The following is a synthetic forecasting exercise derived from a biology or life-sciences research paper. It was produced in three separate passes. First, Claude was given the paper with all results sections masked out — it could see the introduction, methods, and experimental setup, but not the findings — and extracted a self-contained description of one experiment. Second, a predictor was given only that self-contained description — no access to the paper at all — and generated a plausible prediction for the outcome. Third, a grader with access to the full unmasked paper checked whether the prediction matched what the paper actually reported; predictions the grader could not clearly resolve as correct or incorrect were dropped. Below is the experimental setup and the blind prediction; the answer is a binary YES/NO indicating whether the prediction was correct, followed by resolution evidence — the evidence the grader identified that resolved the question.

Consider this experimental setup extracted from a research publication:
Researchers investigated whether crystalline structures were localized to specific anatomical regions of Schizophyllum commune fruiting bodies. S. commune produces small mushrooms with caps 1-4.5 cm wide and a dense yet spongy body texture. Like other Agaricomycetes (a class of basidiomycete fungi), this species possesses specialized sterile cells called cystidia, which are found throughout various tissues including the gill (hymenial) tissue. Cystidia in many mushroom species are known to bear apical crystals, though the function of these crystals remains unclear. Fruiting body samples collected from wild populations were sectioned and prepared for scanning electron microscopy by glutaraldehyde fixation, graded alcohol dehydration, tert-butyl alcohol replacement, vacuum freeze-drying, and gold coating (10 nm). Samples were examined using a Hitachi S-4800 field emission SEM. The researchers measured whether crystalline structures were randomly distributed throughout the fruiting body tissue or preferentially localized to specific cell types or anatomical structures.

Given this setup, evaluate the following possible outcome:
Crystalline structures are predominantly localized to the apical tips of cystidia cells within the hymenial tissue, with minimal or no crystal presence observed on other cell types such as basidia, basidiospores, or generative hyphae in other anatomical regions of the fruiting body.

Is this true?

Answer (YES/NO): YES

» **PROBLEM REQUIREMENTS**
Beginning with the line that holds "Given this setup, evaluate", please return every line through the end of the data, exactly as written.

» **ANSWER SECTION**
Given this setup, evaluate the following possible outcome:
Crystalline structures are predominantly localized to the apical tips of cystidia cells within the hymenial tissue, with minimal or no crystal presence observed on other cell types such as basidia, basidiospores, or generative hyphae in other anatomical regions of the fruiting body.

Is this true?

Answer (YES/NO): YES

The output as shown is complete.